(Stored items)

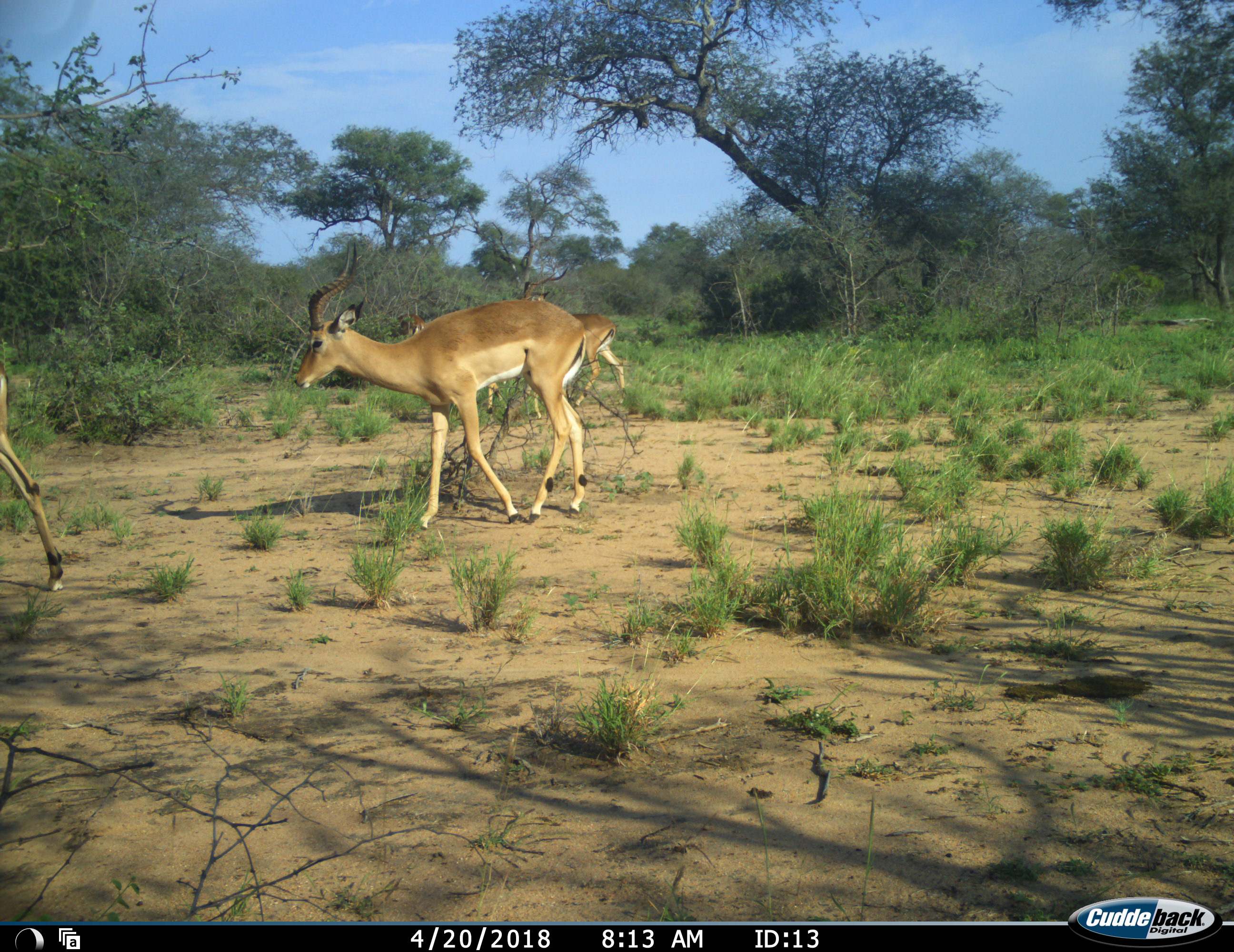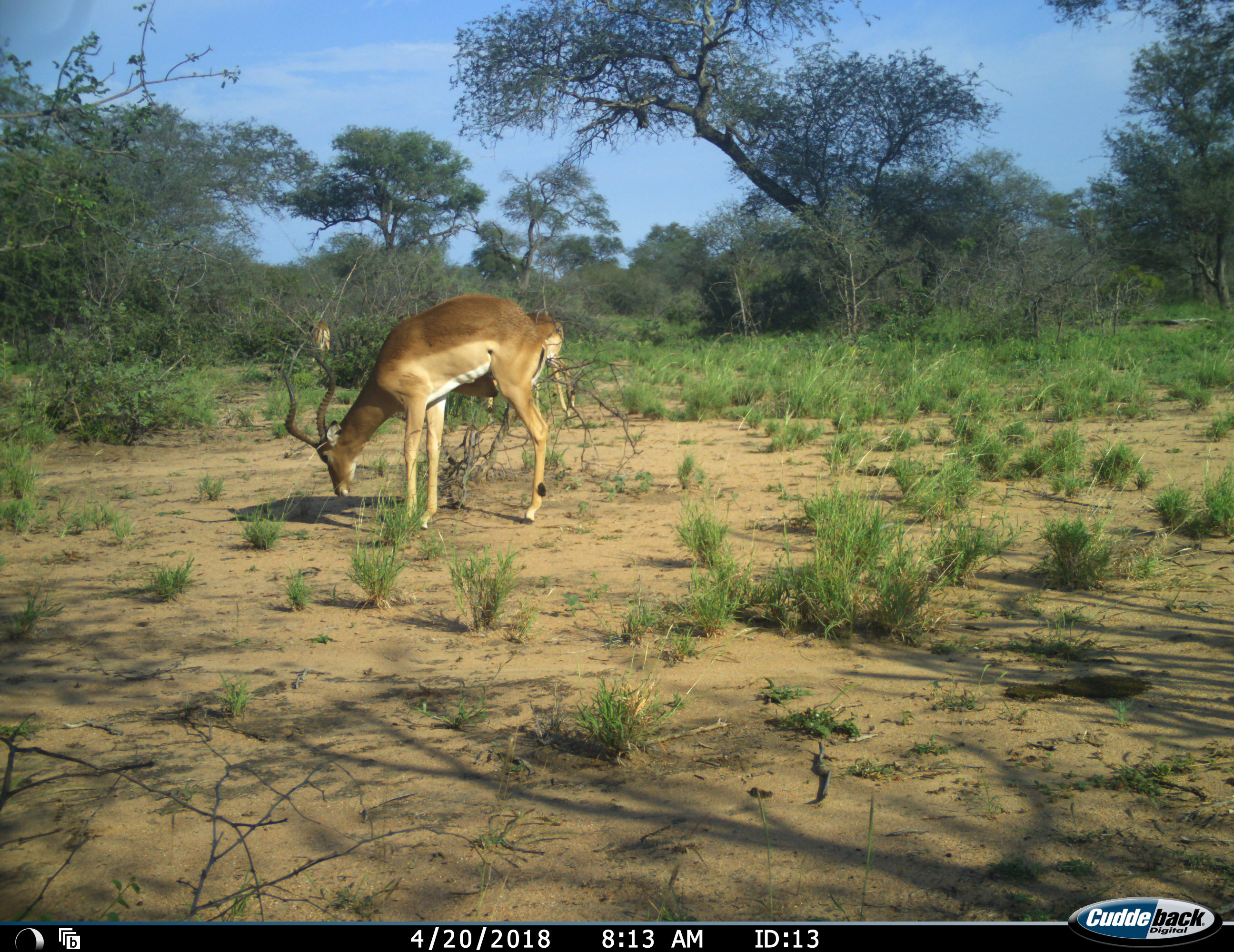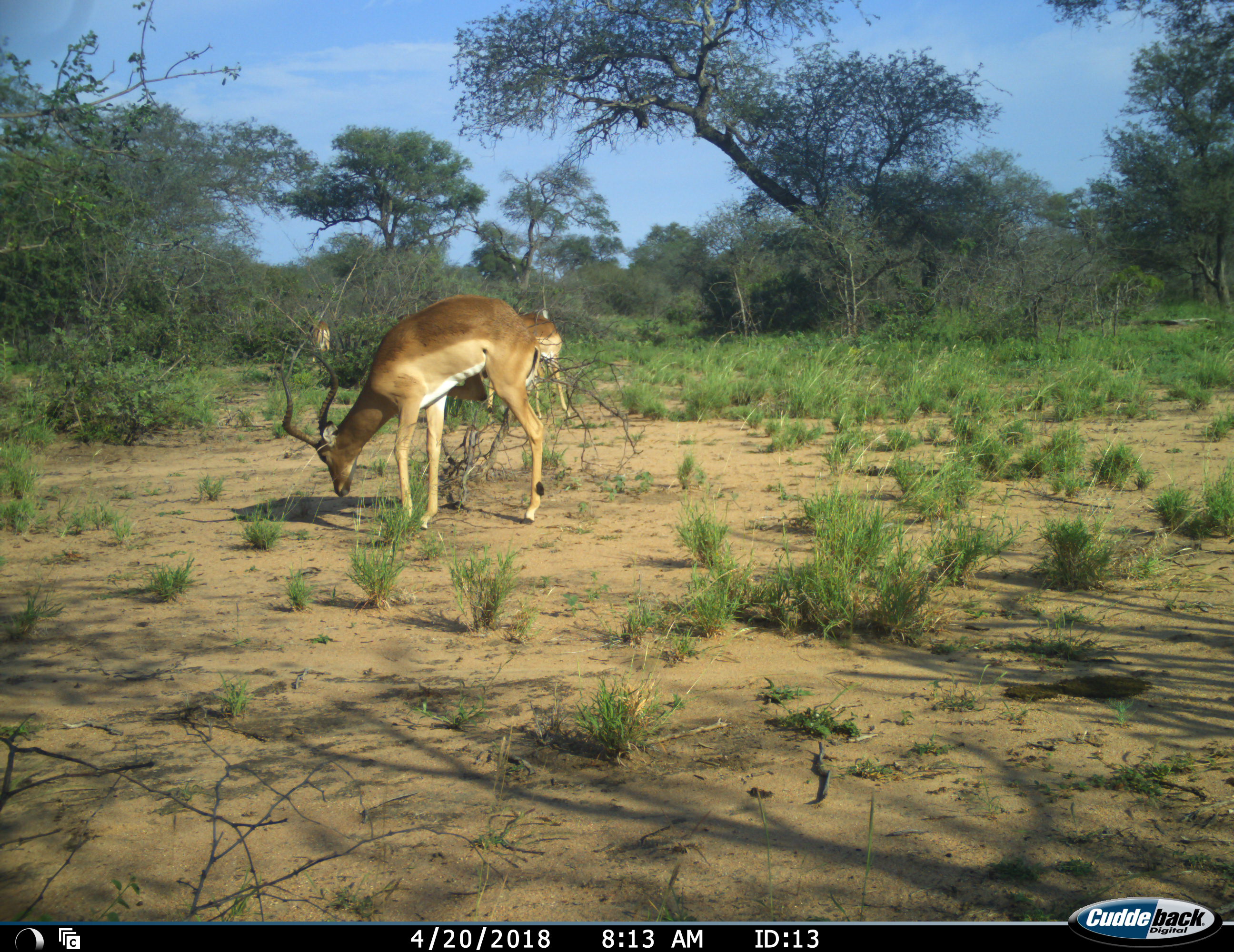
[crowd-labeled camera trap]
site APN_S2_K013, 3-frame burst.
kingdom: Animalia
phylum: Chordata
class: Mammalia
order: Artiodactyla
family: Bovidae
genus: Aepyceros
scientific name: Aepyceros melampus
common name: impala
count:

## Problem statement
Reproduce all of the entries exactly as they appear, though any picture they include must be omitted.

## Exercise solution
[crowd-labeled camera trap]
site APN_S2_K013, 3-frame burst.
kingdom: Animalia
phylum: Chordata
class: Mammalia
order: Artiodactyla
family: Bovidae
genus: Aepyceros
scientific name: Aepyceros melampus
common name: impala
count:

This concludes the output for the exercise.